The yeast codon optimized YXI genetically integrated into the chromosome XV of strain Y-50463 displayed an extremely higher level of expression with 1.03 x 1010 transcriptions at 4 h after incubation under aerobic growth conditions, which was 7000-fold increase than the wild type control (Fig 4A). Xylitol dehydrogenase gene (XYL2) and xylose transporter gene XUT6 from S. stipitis carried in a plasmid showed a transcription level of 7.9 x 105 and 4.5 x 105 representing 45- and 5-fold increase than the control, respectively. However, no significant expression was observed for xylulokinase gene (XKS1) and xylose transporter gene XUT4 compared with the control strain Y-12632 at 4 h after incubation (Fig 4A). Expression levels of all these genes were increased significantly 24 h after incubation. YXI maintained the highest level of enhanced expression reaching to 1.4 x 1010 transcriptions, more than 13,000-fold increase compared with the control (Fig 4B). XYL2 and XKS1 increased 250- and 100-fold, respectively. Xylose transporter genes XUT4 displayed more than 600-fold increase and XUT6 only increased 70-fold. A similar trend of expression was observed under the oxygen-limited fermentation conditions (data not shown).

Fig 4

Hetrologous gene expression.

Quantitative expression of five heterologous genes in the genetically engineered Saccharomyces cerevisiae NRRL Y-50463 in comparison with its parental wild type industrial yeast strain NRRL Y-12632 by qRT-PCR analysis at 4 h (A) and 24 h (B) after incubation under aerobic growth conditions.

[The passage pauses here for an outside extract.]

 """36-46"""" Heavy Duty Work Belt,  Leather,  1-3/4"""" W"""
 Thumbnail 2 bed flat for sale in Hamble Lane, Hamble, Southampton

Early gene expression response to the mixed sugars of glucose-xylose

Comparative gene expression analysis was conducted under both aerobic and oxygen-limited conditions. Cells grown on the medium containing both glucose (20 g/L) and xylose (25 g/L) at 4 h after incubation were used for aerobic growth treatment. In a total of 86 genes tested, 27 genes from strain Y-50463 showed significantly higher levels of expression compared with the parental strain Y-12632. Among which, 16 genes were identified to be involved in glycolysis, 5 in pentose phosphate pathway, and 6 in TCA cycle (Table 1). Several genes displayed extremely higher levels of up-regulated expressions ranged from 5- to 20-fold increases, such as PRS4, HXK2, PCK1, FBP1, and ADH7, compared with the parental control strain.

Table 1

Relative gene expression changes in ratio for Saccharomyces cerevisiae NRRL Y-50463 in comparison to its parental strain Y-12632 on a medium containing glucose and xylose under aerobic growth conditions.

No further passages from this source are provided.